Saved data entries:
"""
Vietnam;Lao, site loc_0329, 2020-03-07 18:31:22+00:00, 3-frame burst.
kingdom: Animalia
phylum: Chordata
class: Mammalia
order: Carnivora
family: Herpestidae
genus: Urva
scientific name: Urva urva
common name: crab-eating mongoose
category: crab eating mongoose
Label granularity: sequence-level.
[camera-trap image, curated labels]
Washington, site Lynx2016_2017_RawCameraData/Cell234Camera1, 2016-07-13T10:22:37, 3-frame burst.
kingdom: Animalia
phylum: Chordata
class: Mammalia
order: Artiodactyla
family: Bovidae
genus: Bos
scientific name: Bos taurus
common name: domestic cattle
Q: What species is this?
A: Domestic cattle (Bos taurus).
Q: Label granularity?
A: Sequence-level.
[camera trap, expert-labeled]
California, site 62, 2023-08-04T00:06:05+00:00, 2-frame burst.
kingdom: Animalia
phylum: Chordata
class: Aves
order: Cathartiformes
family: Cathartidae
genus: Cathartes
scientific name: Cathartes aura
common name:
"""
The task:
The entire set of records should be returned exactly.

Response area:
Vietnam;Lao, site loc_0329, 2020-03-07 18:31:22+00:00, 3-frame burst.
kingdom: Animalia
phylum: Chordata
class: Mammalia
order: Carnivora
family: Herpestidae
genus: Urva
scientific name: Urva urva
common name: crab-eating mongoose
category: crab eating mongoose
Label granularity: sequence-level.
[camera-trap image, curated labels]
Washington, site Lynx2016_2017_RawCameraData/Cell234Camera1, 2016-07-13T10:22:37, 3-frame burst.
kingdom: Animalia
phylum: Chordata
class: Mammalia
order: Artiodactyla
family: Bovidae
genus: Bos
scientific name: Bos taurus
common name: domestic cattle
Q: What species is this?
A: Domestic cattle (Bos taurus).
Q: Label granularity?
A: Sequence-level.
[camera trap, expert-labeled]
California, site 62, 2023-08-04T00:06:05+00:00, 2-frame burst.
kingdom: Animalia
phylum: Chordata
class: Aves
order: Cathartiformes
family: Cathartidae
genus: Cathartes
scientific name: Cathartes aura
common name:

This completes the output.